----- MATERIALS PROVIDED
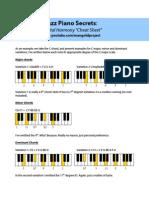 Quart Al Harmony Cheat Sheet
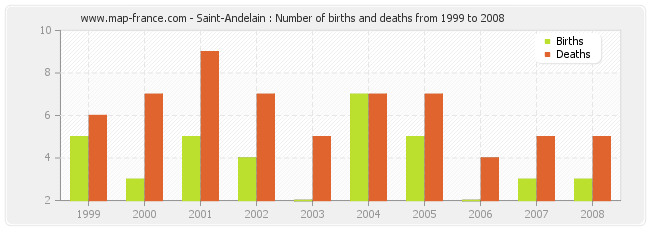 Saint-Andelain : Number of births and deaths from 1999 to 2008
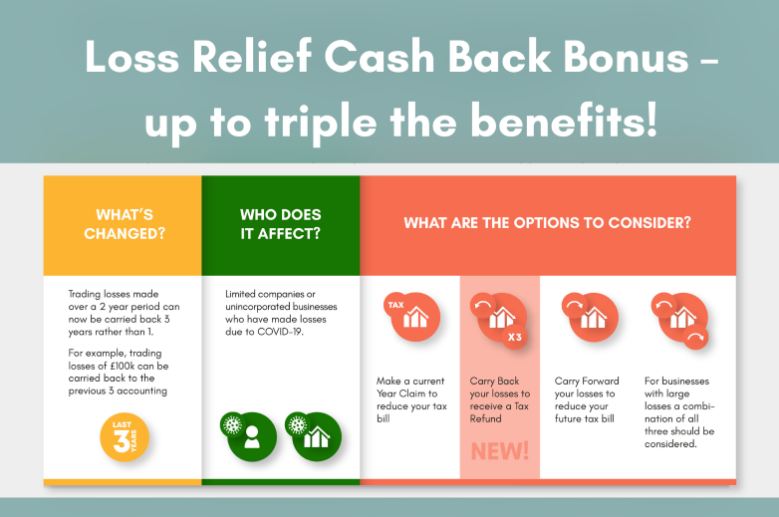 COVID Losses Cash Back Bonus – up to triple the benefits!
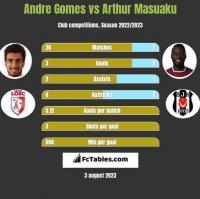 Andre Gomes vs Arthur Masuaku h2h player stats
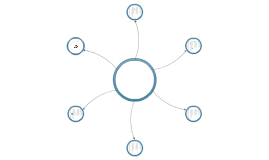 Copy of Intégration 2
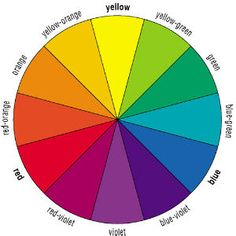 Psychology infographic and charts Be sure to use at least two primary and two secondary colors! Infographic Description Be sure to use at least two Color Trends, Color Combos, Color Schemes, Red Curtains Living Room, Green And Orange, Red And Blue, Paint Color Wheel, Principles Of Design, Color Psychology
----------
TO DO:
In the records above, find the line containing "Andre Gomes vs", then please restate it and each line after it word for word, pictures excluded.

WRITTEN ANSWER:
 Andre Gomes vs Arthur Masuaku h2h player stats
 Copy of Intégration 2
 Psychology infographic and charts Be sure to use at least two primary and two secondary colors! Infographic Description Be sure to use at least two Color Trends, Color Combos, Color Schemes, Red Curtains Living Room, Green And Orange, Red And Blue, Paint Color Wheel, Principles Of Design, Color Psychology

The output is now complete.